El pasado 12 de marzo, la medallista olímpica Stefany Hernández se convirtió en tendencia y no precisamente por algún logro deportivo, en esta oportunidad por denunciar «agresión» por parte del personal de seguridad de Narciso Bar Club, local que trabajaba en sociedad con el reconocido restaurante Anónimo, ubicado en Las Mercedes, Caracas.

Según el relato expuesto por la embajadora deportiva de Venezuela, habría recibido discriminación por su orientación sexual y expresión de género.

“Me costó caro no llevar minivestido, no alisarme el cabello, ni llevar tacones rojos. Pero esta soy yo, nunca seré un disfraz, soy leal a mi verdad. Las mujeres somos unas campeonas, no importa cuánto caigamos, siempre seguiremos levantándonos”, escribió junto a una foto en la que aparece con una vía médica.

En tan solo minutos, la medallista recibió receptividad por parte de los internautas y al poco tiempo se hizo saber que Robert Alejandro Ordoñez, funcionario de la Dirección de Contra Inteligencia Militar, estaría detenido por agresión a Hernández.

No obstante, la parte contraria a la historia de Stefany Hernández tomó turno en las plataformas digitales

Distintos usuarios se pronunciaron, asegurando que ellos también asistieron al local nocturno la noche del sábado 12 de marzo y que Hernández sí tuvo la oportunidad de entrar y disfrutar de las instalaciones (un material audiovisual lo comprobaría), Sin embargo “su mala bebida y grupo de amigos, se encargaron de arruinarle la noche a otros tantos”.

Otra cámara de seguridad que apunta a la entrada del local, evidenció la discusión entre ambas partes, y Hernández quedó expuesta como “la primera en dar el golpe”, después de haber salido de la discoteca sin ningún problema.

“Por ser figura todo lo creen”; “Por qué no cuenta que ella y sus amigos arruinaron la noche de otros tirando hielos y brincando por todo el local”; “la sacaron con amabilidad y por su locura y arrebato se devolvió como un toro”; “alteraban el bienestar de los presentes, fueron varias las advertencias y no modificaron su comportamiento”; son solo algunos de los comentarios que aseguran Hernández tampoco tuvo la mejor de las composturas.

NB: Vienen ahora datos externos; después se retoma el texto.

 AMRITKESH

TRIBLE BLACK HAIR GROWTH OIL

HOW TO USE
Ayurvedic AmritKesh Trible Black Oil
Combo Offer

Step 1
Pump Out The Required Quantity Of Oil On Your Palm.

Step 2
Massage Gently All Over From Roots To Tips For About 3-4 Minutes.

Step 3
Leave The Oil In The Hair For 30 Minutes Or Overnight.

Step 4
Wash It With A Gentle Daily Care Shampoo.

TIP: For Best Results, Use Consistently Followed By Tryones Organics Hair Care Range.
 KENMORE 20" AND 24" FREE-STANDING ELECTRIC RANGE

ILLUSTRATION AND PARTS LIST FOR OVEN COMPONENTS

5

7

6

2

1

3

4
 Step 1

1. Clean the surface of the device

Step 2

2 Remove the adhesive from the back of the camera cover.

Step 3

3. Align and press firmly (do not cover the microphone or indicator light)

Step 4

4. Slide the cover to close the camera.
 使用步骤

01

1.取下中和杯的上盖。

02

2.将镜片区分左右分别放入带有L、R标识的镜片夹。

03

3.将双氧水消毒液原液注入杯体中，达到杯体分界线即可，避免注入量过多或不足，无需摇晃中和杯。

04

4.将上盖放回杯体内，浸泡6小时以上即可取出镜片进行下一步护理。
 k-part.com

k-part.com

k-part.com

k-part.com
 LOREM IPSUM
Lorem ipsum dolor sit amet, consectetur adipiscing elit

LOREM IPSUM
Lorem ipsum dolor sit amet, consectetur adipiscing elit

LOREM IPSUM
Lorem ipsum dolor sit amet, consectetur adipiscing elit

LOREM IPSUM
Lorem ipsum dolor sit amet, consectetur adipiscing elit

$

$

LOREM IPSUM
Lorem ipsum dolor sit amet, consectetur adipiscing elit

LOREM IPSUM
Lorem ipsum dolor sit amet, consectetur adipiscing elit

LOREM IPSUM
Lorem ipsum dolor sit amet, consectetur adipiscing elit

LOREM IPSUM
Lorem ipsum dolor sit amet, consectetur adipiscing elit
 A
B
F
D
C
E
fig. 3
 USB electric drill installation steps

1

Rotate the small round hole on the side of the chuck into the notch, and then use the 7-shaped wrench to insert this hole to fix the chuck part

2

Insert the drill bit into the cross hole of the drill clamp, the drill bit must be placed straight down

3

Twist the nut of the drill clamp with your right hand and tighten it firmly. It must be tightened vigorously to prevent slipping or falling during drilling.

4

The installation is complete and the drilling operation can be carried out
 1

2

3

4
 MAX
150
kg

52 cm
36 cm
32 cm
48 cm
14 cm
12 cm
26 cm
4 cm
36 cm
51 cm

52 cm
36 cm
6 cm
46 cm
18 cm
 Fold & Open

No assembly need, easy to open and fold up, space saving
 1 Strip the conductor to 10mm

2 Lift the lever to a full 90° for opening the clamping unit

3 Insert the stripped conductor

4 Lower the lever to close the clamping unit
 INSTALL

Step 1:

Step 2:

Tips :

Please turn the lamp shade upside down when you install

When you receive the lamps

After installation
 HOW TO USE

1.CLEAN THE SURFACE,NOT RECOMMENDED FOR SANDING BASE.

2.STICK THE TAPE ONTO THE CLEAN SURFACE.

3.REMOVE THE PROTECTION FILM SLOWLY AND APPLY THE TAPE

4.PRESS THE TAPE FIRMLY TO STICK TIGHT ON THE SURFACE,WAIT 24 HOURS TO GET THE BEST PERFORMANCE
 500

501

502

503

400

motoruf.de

Sumado a esto, ambos locales (Narciso Bar Club y Anónimo) se pronunciaron a través de las redes con un comunicado. Narciso extendió sus «más sinceras disculpas. A través de este escrito queremos aclarar que los hechos de agresión y discriminación denunciados en las últimas horas en las redes sociales ya están siendo atendidas por las autoridades competentes».

Por su parte, Anónimo se desligó de la experiencia, dejando caer la absoluta culpa al equipo de Narciso Bar Club; asegurando que prestarían todo el apoyo necesario para la investigación de los hechos ocurridos.

Asimismo, empleados del bar, salieron en su defensa, indicando que se quedaron desempleados «por culpa de una tipa que se emborrachó».